Sunday, April 19, 2009

Lies, Damn Lies and CTV

A highschool friend posted this CTV "news" report on facebook (yes I caved, and joined a couple of months ago). If CTV had bothered to read beyond the conclusions of the "study" that concludes Canadian public services are a "bargain", they'd have reached this little gem (emphasis mine):

It should be emphasized at the outset that by virtue of our use of Statistics Canada’s government expenditure data as the basis for the analysis, we are following the convention in public accounting of valuing public services at their cost. To the extent that public programs are supported by a cost-benefit analysis, our implicit assumption is that the net benefit from public services is zero — an extremely conservative assumption.
So to paraphrase - every dollar spent by government is a dollar well spent on services worth at least a dollar - and this is an "extremely conservative assumption"! As lies goes, they don't get much more baldfaced than this. Turn it around, and you would call this, more appropriately, a study of the overwhelming size of government spending and the encroachment of government services thrust on people that they may not want, need or see as valuable enough to pay for it themselves.

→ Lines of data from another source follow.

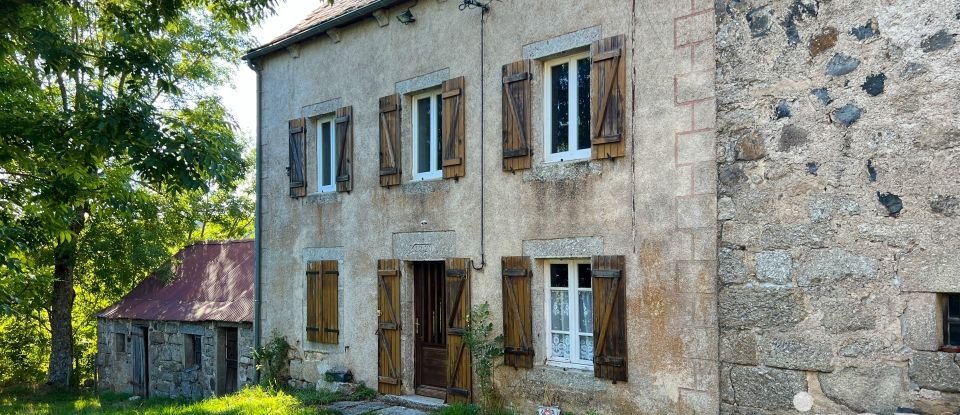 Maison traditionnelle 7 pièces de 100 m² à Fau-de-Peyre (48130)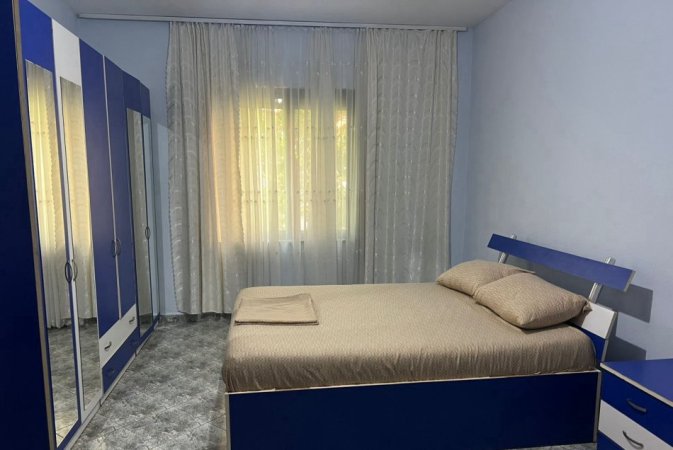 Tirane, jepet me qera apartament 2+1+Ballkon Kati 2, 120 m² 700 € (BLLOK)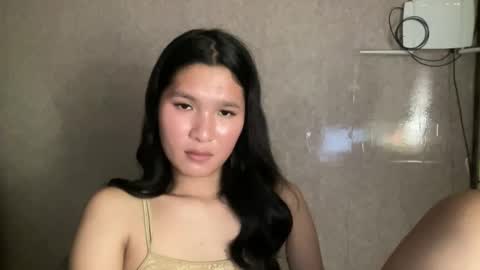 Snapshot of angel19722 chatting on April 9, 3:28 pm Angel online show from April 9, 3:28 pm
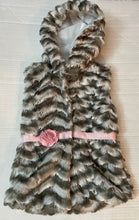 Load image into Gallery viewer, Little Lass vest 24 months
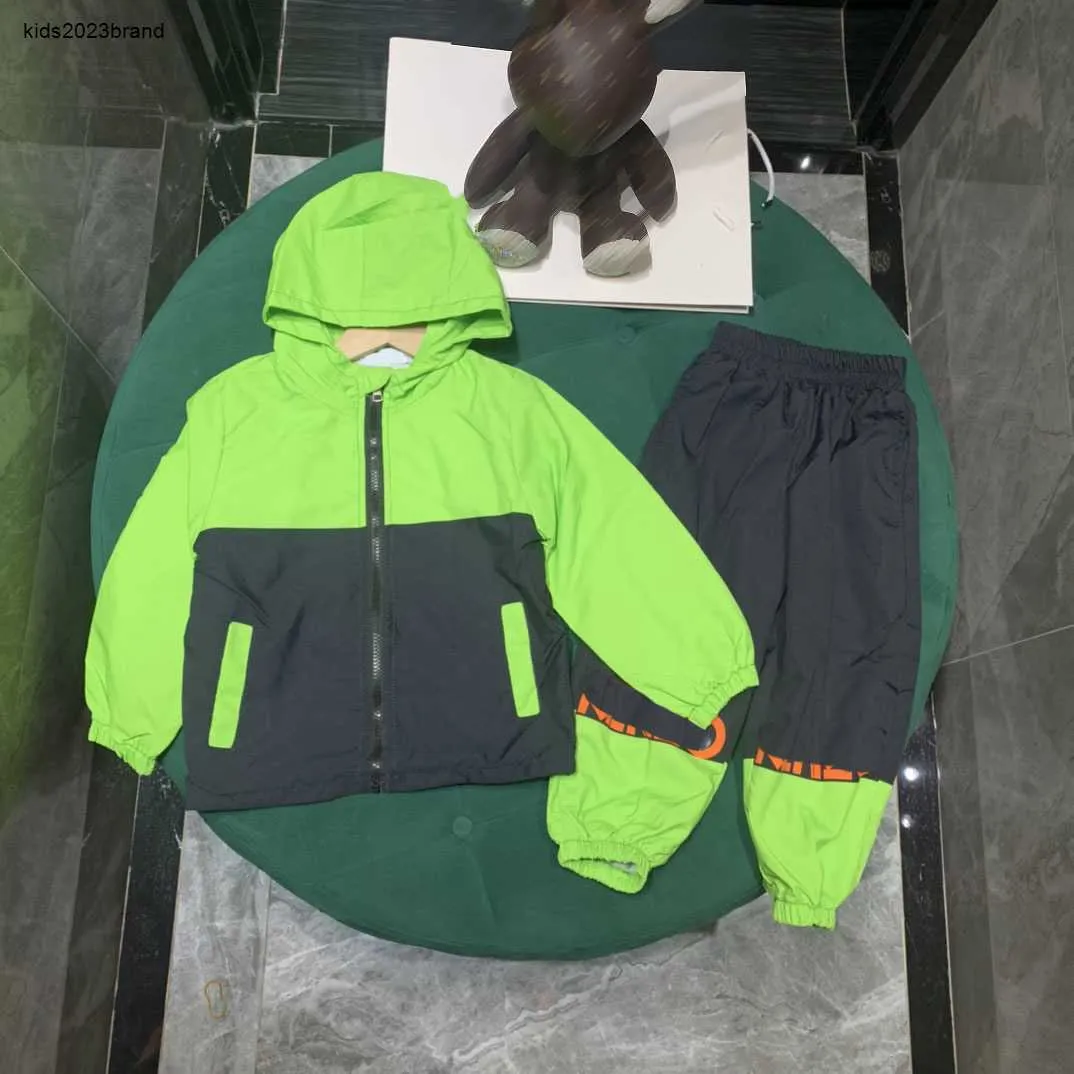 Neues Windjacke-Set für Baby-Trainingsanzüge für Jungen und Mädchen, Größe 100–160, Kapuzenjacke und Freizeithose im Panel-Design, 15. Okt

The report also includes all government spending including sewage, quasi-public utilities and the public pension system and attempts to boil it down into average spending per capita by economic group. Never mind for instance, that nearly a third of federal spending, is in the form of provincial transfer payments (taking money from supposedly rich provinces to poor ones).

Words like value and worth are bandied about ad nauseum but you would think that people who supposedly studied economics (or even those with IQs higher than room temperature) would realize that value and worth are not established in a vacuum. If you replaced every instance of the words "worth" and "value" with "expense" and "costs" the report might only be marginally more accurate. Governments aren't creators of value - they are destroyers of it. While Canadians are often warm and fuzzy types who like to defer to government, but ask them specifically as to services that they have received and it's a different matter. A better (and more amusing) analogy on the role of government in value creation comes [via] Sissy Willis (via Instapundit):
Zombies are dead creatures that don't produce anything and must devour the lives of others, even though once everyone becomes a zombie, there'll be nothing left for anyone to eat. Government is exactly the same. It doesn't start businesses, it doesn't create wealth, it doesn't invent anything. It devours all the stuff that you make.

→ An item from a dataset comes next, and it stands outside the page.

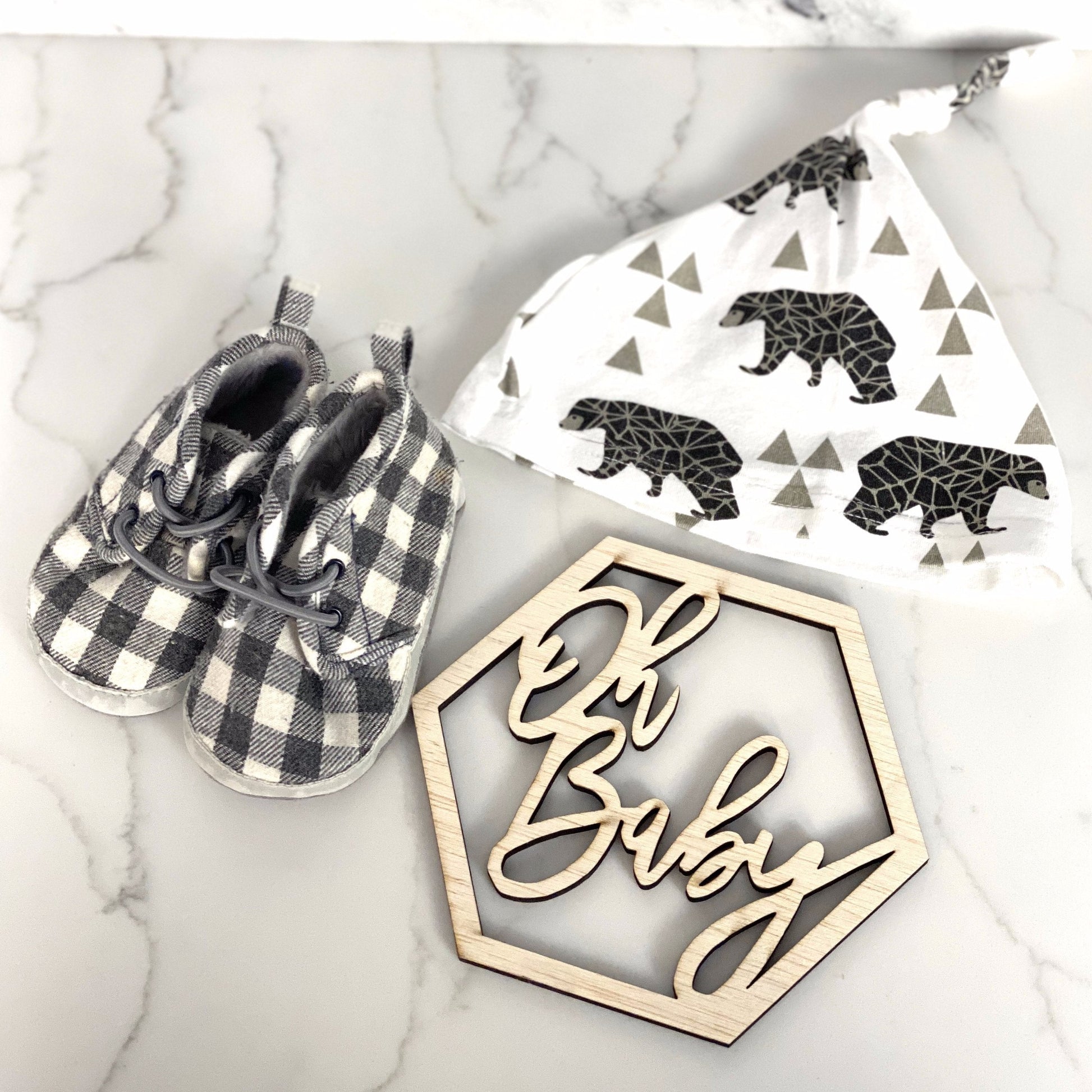 Oh Baby wood sign gender reveal maternity photo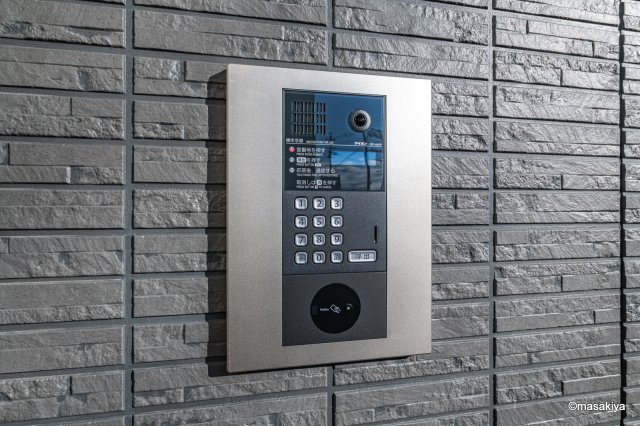 リヴェール中御所　Cのエントランス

You bar the door against property tax, they come in through a sales tax. You board the windows against income tax, they reach in through an energy tax.

Now, there are some differences between the movie zombies and the government kind. In the movie the zombies didn't try to tell their victims that being devoured was good for them … or, my favorite, let me devour your flesh because I know how to use it better than you do.
Of course don't tell CTV's newsdesk that even quotes the authors of the report as saying "for the vast majority of Canada's population, public services are, to put it bluntly, the best deal they are ever going to get". For the sake of all Canadians, I certainly hope that's not the case. I can also only assume this means the authors accept all prices at face value and never consider alternatives.

I'm not sure if this is a greater indictment of a public union funded organization that plays fast and loose with the facts, or CTV for reporting it bereft of any form of critical thought/analysis. Should CTV ultimately fail, may this report serve reminder that despite whatever CTV's newsdesk's fantasies may be, they forgot Canadians have choice and they went in search for quality and accurate news elsewhere.

Update: As Sissy notes in the comments, the quote is from Andrew Klavan, but I'm glad she picked up on it!

2 comments:

Sissy Willis said...

Thanks for the link. I'm hoping Andrew Klavan's bit will be widely promulgated. It could open a few sleepy eyes out there. :-)

Clement Wan said...

Thanks for dropping by! I definitely like the Zombie analogy :). Congrats on the instalanche!